▸ Текст для чтения:
Вот и получается, что в результате и куб не куб, и точки не точки, а некая бесформенная емкость, наполг ненная космами тумана или клубами дыма.
Но даже и это еще не все соображения, разрушающие осгудовский «семантический куб». Главное — впереди.
Работая с «семантическим дифференциалом» на материале русского языка, советские исследователи В. Петренко и Н. Павлюк независимо друг от друга обнаружили, что в нашем языке упрямо выделяется еще один фактор, еще одно измерение пространства, которого не было у Ч. Осгуда. Эта мера объединяет пучок таких шкал, как «женственное — мужественное», «нежное — грубое», «мягкое — твердое», «удобное — неудобное», «округлое — угловатое» и т. п. Фактор получил название родокомфортности и стало ясно, что качественно-признаковое пространство не обязательно трехмерно. Четвертая мера обнаружилась и в английском языке, только гораздо менее явно, поэтому-то Ч. Осгуд и не выделил ее.

▸ Представленные данные:
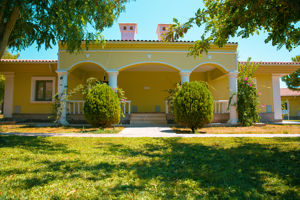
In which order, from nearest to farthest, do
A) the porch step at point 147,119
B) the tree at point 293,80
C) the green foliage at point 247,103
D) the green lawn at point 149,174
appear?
1. the green lawn at point 149,174
2. the green foliage at point 247,103
3. the porch step at point 147,119
4. the tree at point 293,80

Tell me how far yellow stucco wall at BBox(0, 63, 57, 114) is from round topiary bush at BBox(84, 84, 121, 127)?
18.2 ft

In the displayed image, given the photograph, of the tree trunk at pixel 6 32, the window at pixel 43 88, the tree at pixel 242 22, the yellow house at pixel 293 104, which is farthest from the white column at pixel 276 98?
the window at pixel 43 88

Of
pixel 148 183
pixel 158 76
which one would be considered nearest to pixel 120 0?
pixel 148 183

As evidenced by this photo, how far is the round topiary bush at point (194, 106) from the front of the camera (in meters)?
6.72

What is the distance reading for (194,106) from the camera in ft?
22.0

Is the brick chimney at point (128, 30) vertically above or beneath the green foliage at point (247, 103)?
above

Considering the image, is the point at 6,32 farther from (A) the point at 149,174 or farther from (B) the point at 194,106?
(B) the point at 194,106

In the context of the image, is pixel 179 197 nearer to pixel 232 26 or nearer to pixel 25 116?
pixel 232 26

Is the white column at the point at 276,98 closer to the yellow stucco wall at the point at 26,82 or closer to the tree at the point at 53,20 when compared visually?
the tree at the point at 53,20

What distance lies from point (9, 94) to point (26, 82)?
124 cm

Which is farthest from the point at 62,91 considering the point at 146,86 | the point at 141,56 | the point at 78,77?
the point at 146,86

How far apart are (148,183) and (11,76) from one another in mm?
13555

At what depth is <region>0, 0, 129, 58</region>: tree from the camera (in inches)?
172

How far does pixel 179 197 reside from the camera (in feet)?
6.27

▸ Что сделать:
A: Определите, согласуются ли с текстом о «семантическом кубе» утверждения (i), (ii) и (iii): (i) В. Петренко и Н. Павлюк пришли к своему выводу в совместной работе; (ii) новый фактор назвали родокомфортностью; (iii) в английском языке четвертая мера проявляется отчетливее, чем в русском. Для каждого ответьте «да» или «нет» и приведите решающие слова текста дословно.
B: Перепишите без изменений фрагмент текста о «семантическом кубе» между словами «Но даже и это» и «не выделил ее.» включительно.
Эти данные никак не связаны с текстом.

▸ Ответы к упражнению:
A:
(i) Нет: «независимо друг от друга».
(ii) Да: «Фактор получил название родокомфортности».
(iii) Нет: «только гораздо менее явно».

B:
Но даже и это еще не все соображения, разрушающие осгудовский «семантический куб». Главное — впереди.
Работая с «семантическим дифференциалом» на материале русского языка, советские исследователи В. Петренко и Н. Павлюк независимо друг от друга обнаружили, что в нашем языке упрямо выделяется еще один фактор, еще одно измерение пространства, которого не было у Ч. Осгуда. Эта мера объединяет пучок таких шкал, как «женственное — мужественное», «нежное — грубое», «мягкое — твердое», «удобное — неудобное», «округлое — угловатое» и т. п. Фактор получил название родокомфортности и стало ясно, что качественно-признаковое пространство не обязательно трехмерно. Четвертая мера обнаружилась и в английском языке, только гораздо менее явно, поэтому-то Ч. Осгуд и не выделил ее.